Being a better fitness tracker

Most of all, the Apple Watch wants to be everyone's fitness tracker. To be, as my family would say, a Fitbit. It would make sense to add more features, be better to use. Finally, there's a fitness watch face (three of them). There are socially-connected fitness goals and ways to keep up with friends. More info's crammed into the in-workout readouts, for one-glance ease.

Third-party apps are going to get access to accelerometer, gyro and other wrist features. Maybe this will allow other fitness apps to finally feel like real on-wrist tracking alternatives. Or, maybe, coaching tools. And there's an effort at making inroads to relaxation and mindfulness with Breathe, another app on the watch. It sounds like another wellness metric, similar to what some standalone trackers like Spire already aim to do. Maybe, in the future, in addition to the three rings of activity, exercise and standing, breathing/relaxing will be added.
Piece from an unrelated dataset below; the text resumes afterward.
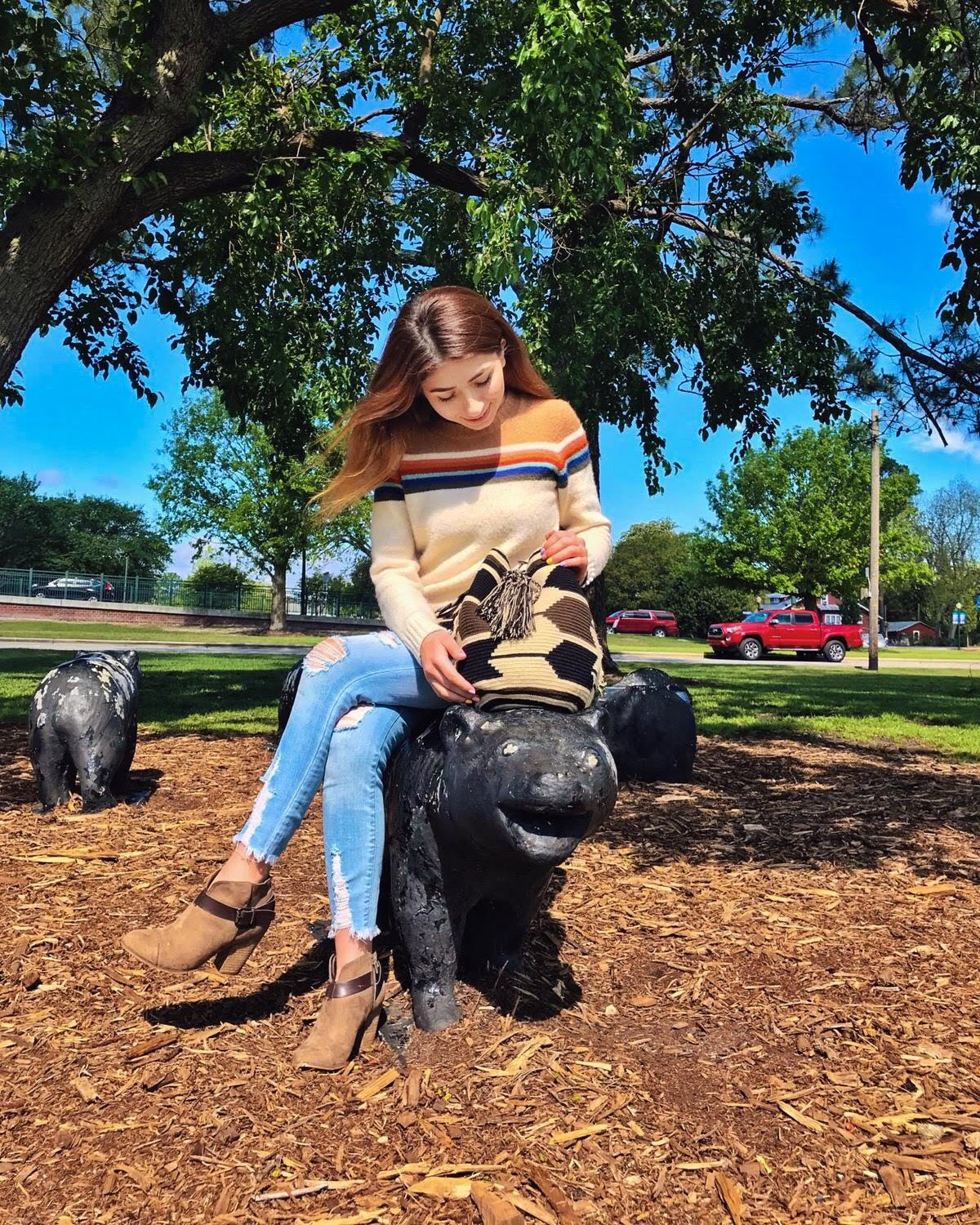 Young Woman Holds a beautiful Wayuu Mochila Bag with a pattern with arrows in colors Beige, Black, and Dark-Brown while sitting on a park bench.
I don't think WatchOS 3 answers all the fitness needs of the Apple Watch, but it does a lot more than I expected.

Clean and simple

By eliminating parts that don't work and creating smoother ways to function, WatchOS 3 gets the Apple Watch back to the basics and does them even better. I've only had a first look, but I like what I'm seeing. I'd still wait till the fall to see what other surprises are in store (a watch face store still feels like a necessary no-brainer), and for WatchOS 3 to actually arrive...but I found the changes here matter. And they could indeed make Apple Watch a lot more useful.